L’ange a seulement réussi à entraîner, qu’au fil des générations, certains descendants de Jacob vont mal comprendre le rôle que doivent jouer dans notre vie les biens de ce monde.

Ces descendants, vont, en s’éloignant de l’approche de leur ancêtre, adopter la philosophie d’Essav qui voit dans la course après le Olam hazé un but en soi.

Message transmis ?

Mais il nous faut revenir quelques instants sur les versets cités par le Tour qui sont la suite de cette lutte entre Jacob et l’ange d’Essav, et qui vont maintenant devenir lumineux.

«Quant à Jacob, il se dirigea vers Souccoth, il s’y bâtit une demeure ; et pour son bétail, il fit des enclos, c’est pourquoi il appela cet endroit Souccoth» (Genèse 33 ; 17).

Le Targoum Yonathan Ben Ouziel traduit le mot demeure (bayith) par maison d’étude (Beï midracha).

Jacob, après avoir eu le dessus sur l’ange d’Essav et avoir convaincu Essav lui-même de sa sincérité, a cherché à transmettre à sa postérité l’approche véritable que nous devons cultiver face aux biens matériels.

Jacob a voulu que ce message soit transmis d’une manière percutante.

Jacob a donc construit un lieu d’étude qui soit solide, véritable construction en pierre ; et ses biens matériels, ils les a protégés seulement avec des souccoth (cabanes), afin de différencier clairement l’essentiel de l’accessoire.

Nous comprenons mieux à présent pourquoi la Thora précise le nom donné à cet endroit par Jacob. Car pourquoi Jacob donna à ce lieu le nom des cabanes destinées à abriter son troupeau ? Comment comprendre que des enclos temporaires avaient une telle importance aux yeux de notre patriarche qu’il nomma un lieu en leur souvenir ?

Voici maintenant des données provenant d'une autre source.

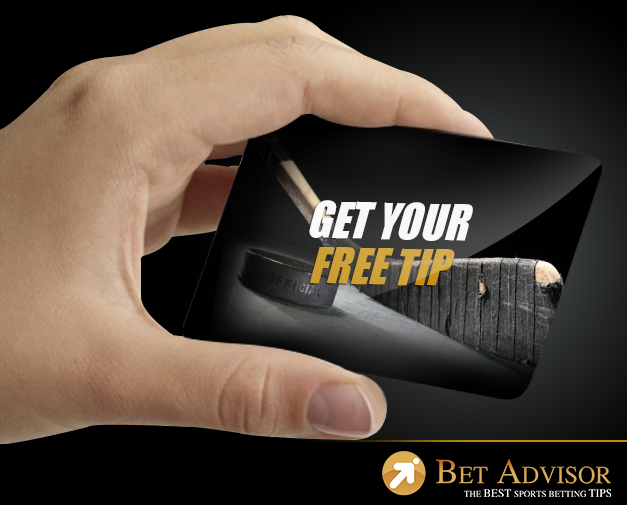 Free tip NHL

Si Jacob conserva le souvenir de ces cabanes pour l’éternité, c’est qu’il chercha à nous transmettre l’enseignement qui en découle :

pour s’inscrire dans la réelle descendance des patriarches, il faut savoir ne pas investir dans l’accessoire, si ce n’est pour assurer le minimum vital.

Pour clore ce sujet, nous citerons l’auteur du « Niflaoth Mithorath Hachem », qui fait une découverte dans le livre de Josué.

Au moment du partage de la terre d’Israël, le lieu appelé

Souccoth

est attribué à la tribu de Gad (cf Josué 13 ; 27) !

Cela n’est pas fortuit.

La protection de D.ieu

Comme nous l’avons développé dans le dvar Thora sur la Paracha Matoth-Massé, Moïse avait senti un attachement dangereux aux biens matériels chez les tribus de Réouven et de Gad, ainsi qu’une dérive par laquelle l’essentiel et l’accessoire étaient inversés.

Si l’un des lieux attribués à la tribu de Gad s’appelle Souccoth, c’est pour rappeler à cette tribu, mais aussi à toute la descendance de Jacob, que les biens de ce monde n’ont de raison d’être que s’ils sont considérés comme un moyen pour accéder au monde futur, en nous permettant de réaliser notre mission.

En aucun cas, ces biens ne doivent devenir un but en soi.

Le rapport entre les Souccoth de Jacob et la fête du même nom dont parle Rabbi Yéhouda Ben Haroch, est à présent saisissant.

A travers les générations, Jacob nous livre son enseignement et son approche du monde.

C’est l’essence même de la fête de Souccoth, pendant laquelle la Thora nous enjoint à quitter notre demeure fixe pour une habitation temporaire et précaire.

Il ne faut pas voir dans les biens matériels un but en soi, une sécurité. Et il faut encore moins s’y attacher.

C’est dans la soucca que nous sentirons véritablement la précarité de ce monde et son but véritable, celui de nous préparer au monde futur.

Et c’est dans la soucca que nous sentirons véritablement la protection et la présence de D.ieu.